§ **Exercise requirements**: Reproduce the full listing below unchanged, apart from the pictures.

§ **Collected material**:
----------------

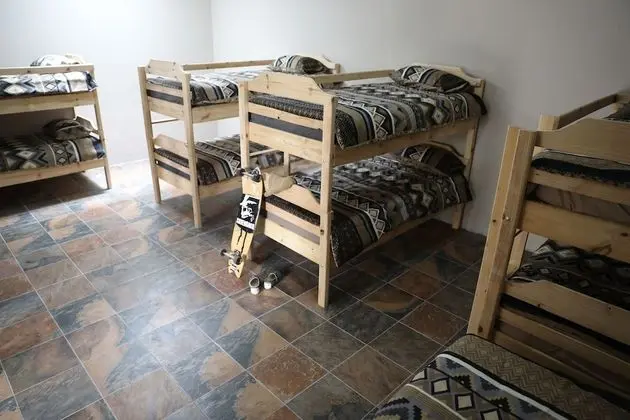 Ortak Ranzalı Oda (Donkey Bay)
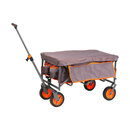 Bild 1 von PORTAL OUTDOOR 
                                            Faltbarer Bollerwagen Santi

----------------

§ **Solved problem**:
 Ortak Ranzalı Oda (Donkey Bay)
 Bild 1 von PORTAL OUTDOOR 
                                            Faltbarer Bollerwagen Santi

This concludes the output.